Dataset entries
::::::::::
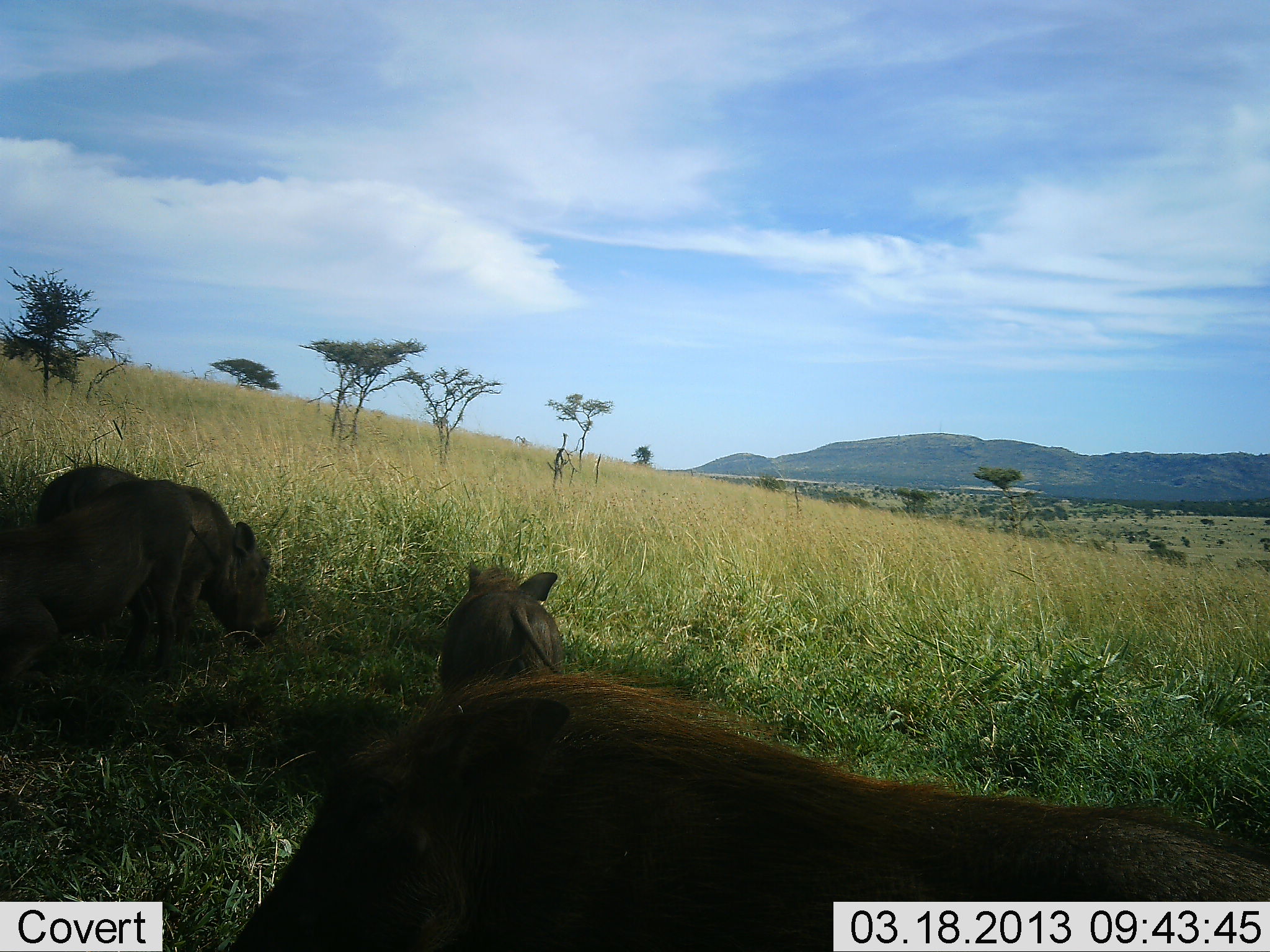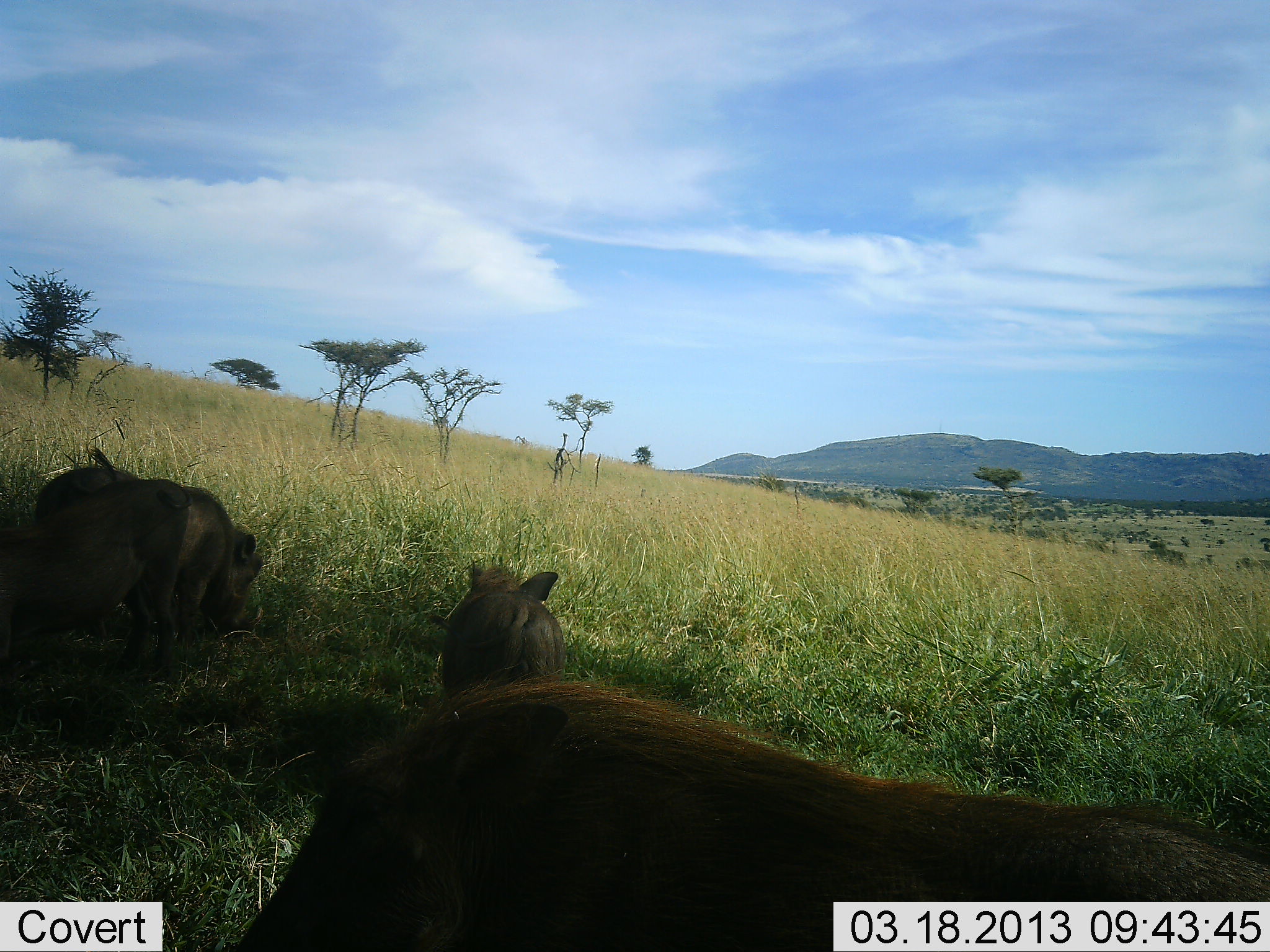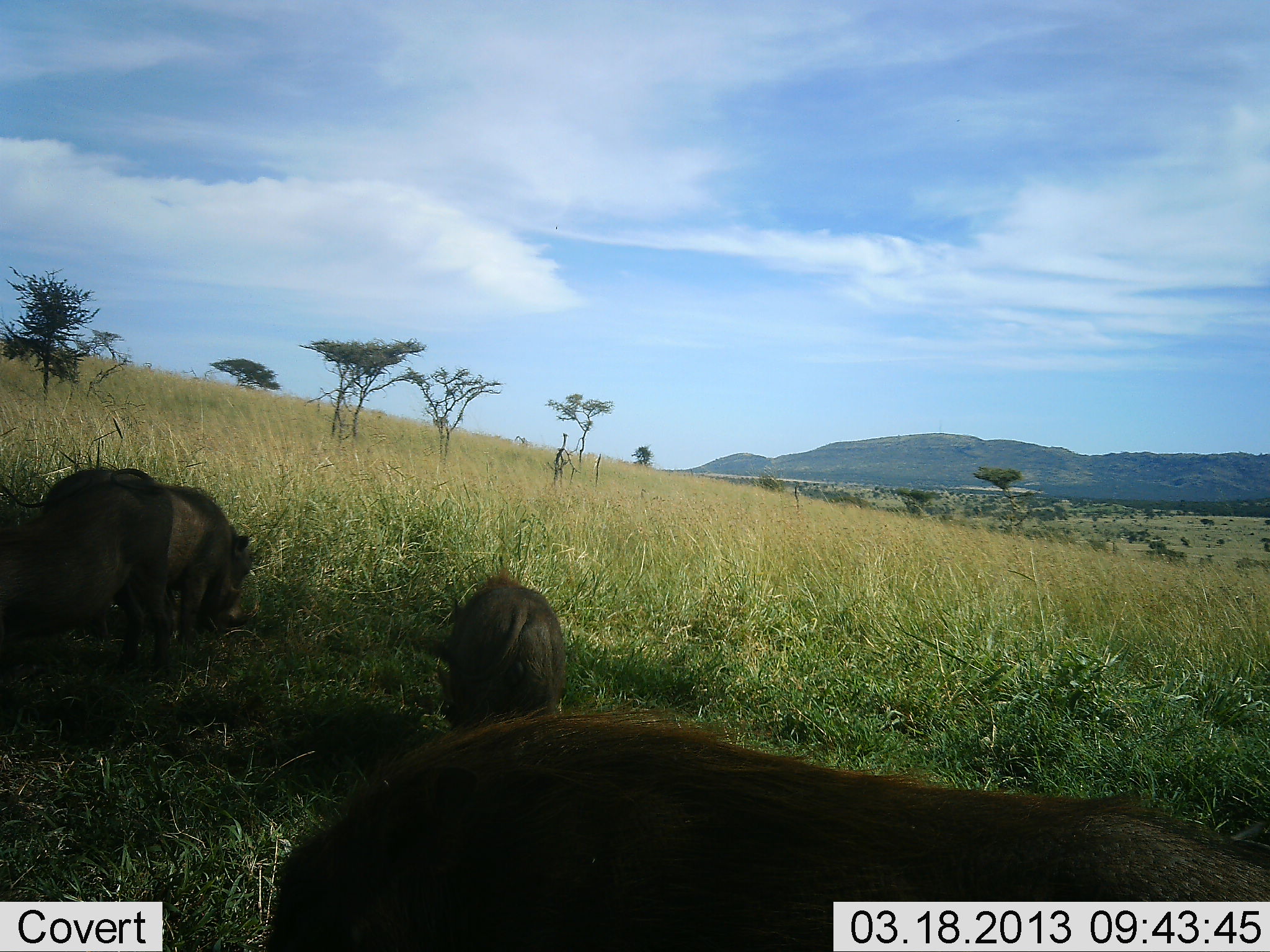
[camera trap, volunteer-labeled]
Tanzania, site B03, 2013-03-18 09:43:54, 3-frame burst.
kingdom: Animalia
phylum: Chordata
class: Mammalia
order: Artiodactyla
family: Suidae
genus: Phacochoerus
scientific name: Phacochoerus africanus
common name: warthog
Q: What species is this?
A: Warthog (Phacochoerus africanus).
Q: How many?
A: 4.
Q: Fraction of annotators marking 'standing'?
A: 31%.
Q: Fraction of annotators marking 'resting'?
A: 19%.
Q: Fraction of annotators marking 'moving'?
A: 0%.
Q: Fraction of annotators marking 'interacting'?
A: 0%.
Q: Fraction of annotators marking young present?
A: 12%.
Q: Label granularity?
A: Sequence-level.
::::::::::
§ **Activity**
Could you retype every line above exactly as it appears, skipping the pictures?

§ **Reply**
[camera trap, volunteer-labeled]
Tanzania, site B03, 2013-03-18 09:43:54, 3-frame burst.
kingdom: Animalia
phylum: Chordata
class: Mammalia
order: Artiodactyla
family: Suidae
genus: Phacochoerus
scientific name: Phacochoerus africanus
common name: warthog
Q: What species is this?
A: Warthog (Phacochoerus africanus).
Q: How many?
A: 4.
Q: Fraction of annotators marking 'standing'?
A: 31%.
Q: Fraction of annotators marking 'resting'?
A: 19%.
Q: Fraction of annotators marking 'moving'?
A: 0%.
Q: Fraction of annotators marking 'interacting'?
A: 0%.
Q: Fraction of annotators marking young present?
A: 12%.
Q: Label granularity?
A: Sequence-level.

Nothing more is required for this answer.